Six papers from Young Lives draw together evidence and analysis on these issues from our linked household and school surveys, with a focus on the role of formal schooling in mediating between children’s home backgrounds and learning progress.
UKFIET Conference Preview
This is the second in a series of previews introducing Symposia, Round Tables and Sub-Themes from the 12th UKFIET International Conference on Education and Development to be held 10-12 September in Oxford, UK. Please leave your comments and questions about the Symposium below.
Young Lives is a longitudinal study of child poverty and its dynamics in Ethiopia, India, Vietnam and Peru, following 12,000 children over 15 years during the period set for the achievement of the Millennium Development Goals (MDGs). Since 2010, the study has also included school surveys, providing detailed information on index children and their peer’s education. This symposium presents evidence and analysis from the linked household and school panels on role of education in mediating between children’s backgrounds and their learning experience and outcomes.

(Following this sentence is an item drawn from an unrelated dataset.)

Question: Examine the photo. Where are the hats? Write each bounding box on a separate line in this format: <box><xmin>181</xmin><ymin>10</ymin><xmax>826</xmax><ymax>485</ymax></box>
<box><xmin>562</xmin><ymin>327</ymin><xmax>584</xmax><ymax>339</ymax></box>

In the first symposium session, papers exploit the household and school data to look longitudinally at the association between household wealth when a child is very young and later ‘opportunities to learn’ in Peru; the role of formal schooling in ‘narrowing the gap’ between children in the early years of primary in cross-country perspective; and the impact of shocks and the burden of work on children’s primary school completion.
In the second session, papers focus on data collected at the schools of Young Lives children to consider the challenges of measuring learning achievement across linguistic and cultural groups; the teaching and learning practices of Ethiopian classrooms; and, finally, what value-added analysis contributes to knowledge about school effectiveness in Vietnam.